I ask questions such as, “What is the historical significance of the opening line of the musical?” Also, how does [Lin-Manuel] Miranda display a command of understanding of the relationships between music and other fields in “Hamilton?” Students prepare these questions either for discussion, for presentation or for papers. We are having lively discussions that involve music in relation to other fields while examining the music from a specialized perspective, which the students are able to do due to the skills and understanding they have developed as music majors.
Why are people so interested in “Hamilton?”
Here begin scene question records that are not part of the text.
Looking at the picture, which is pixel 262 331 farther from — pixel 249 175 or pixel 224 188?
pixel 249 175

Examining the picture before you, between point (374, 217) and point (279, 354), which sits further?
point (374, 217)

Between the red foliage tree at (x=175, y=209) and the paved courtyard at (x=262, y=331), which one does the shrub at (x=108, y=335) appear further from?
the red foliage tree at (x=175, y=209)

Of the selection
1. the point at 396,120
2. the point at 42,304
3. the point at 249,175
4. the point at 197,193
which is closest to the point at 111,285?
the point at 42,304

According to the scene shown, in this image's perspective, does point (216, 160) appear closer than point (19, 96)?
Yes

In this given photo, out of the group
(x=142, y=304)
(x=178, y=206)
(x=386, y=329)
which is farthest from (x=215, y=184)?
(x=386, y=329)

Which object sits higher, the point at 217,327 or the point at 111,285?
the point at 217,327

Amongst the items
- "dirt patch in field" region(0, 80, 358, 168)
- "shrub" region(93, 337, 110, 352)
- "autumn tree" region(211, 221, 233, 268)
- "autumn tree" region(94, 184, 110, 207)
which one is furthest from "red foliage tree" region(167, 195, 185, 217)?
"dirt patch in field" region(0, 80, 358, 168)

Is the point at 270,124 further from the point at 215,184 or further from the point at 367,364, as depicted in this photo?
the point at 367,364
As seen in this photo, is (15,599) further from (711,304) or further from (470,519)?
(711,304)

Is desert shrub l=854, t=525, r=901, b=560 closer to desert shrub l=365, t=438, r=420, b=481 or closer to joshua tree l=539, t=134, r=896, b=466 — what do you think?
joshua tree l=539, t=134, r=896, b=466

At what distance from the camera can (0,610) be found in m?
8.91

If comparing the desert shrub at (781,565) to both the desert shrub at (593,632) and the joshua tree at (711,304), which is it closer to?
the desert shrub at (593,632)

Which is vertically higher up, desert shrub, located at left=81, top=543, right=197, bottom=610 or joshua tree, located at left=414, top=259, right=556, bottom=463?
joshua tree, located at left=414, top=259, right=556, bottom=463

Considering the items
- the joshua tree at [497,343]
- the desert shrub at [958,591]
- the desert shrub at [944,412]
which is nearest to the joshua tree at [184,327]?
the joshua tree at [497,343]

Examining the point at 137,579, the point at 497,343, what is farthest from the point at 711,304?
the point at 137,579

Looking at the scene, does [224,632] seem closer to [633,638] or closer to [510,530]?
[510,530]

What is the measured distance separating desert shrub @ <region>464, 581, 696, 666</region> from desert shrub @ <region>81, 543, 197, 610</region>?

Why is it striking? Some of it’s content, some of it’s the way it’s written, and some of it is who we are as a nation. It’s also a multicultural cast. It’s looking at the founding fathers in a different way. The music includes hip-hop in a variety of styles. It’s not just hip-hop all the way through, but some of it is very true to the style of hip-hop. Some of it’s not, but some of it borrows specific songs from hip-hop. It’s kind of like paying homage to the person who did that song originally. It’s really neat to have that parallel. And why is it popular? It’s really good. It’s really effective.
How receptive are the students to “Hamilton?”
They really loved it. Most of them were totally into it already, so they were really excited. I’ve heard through the grapevine that other people have been talking about our use of “Hamilton” in this course. We’re taking a slow read of it. We won’t get through all of it. It gives them a chance to dig in deeper to something that they’re already interested in.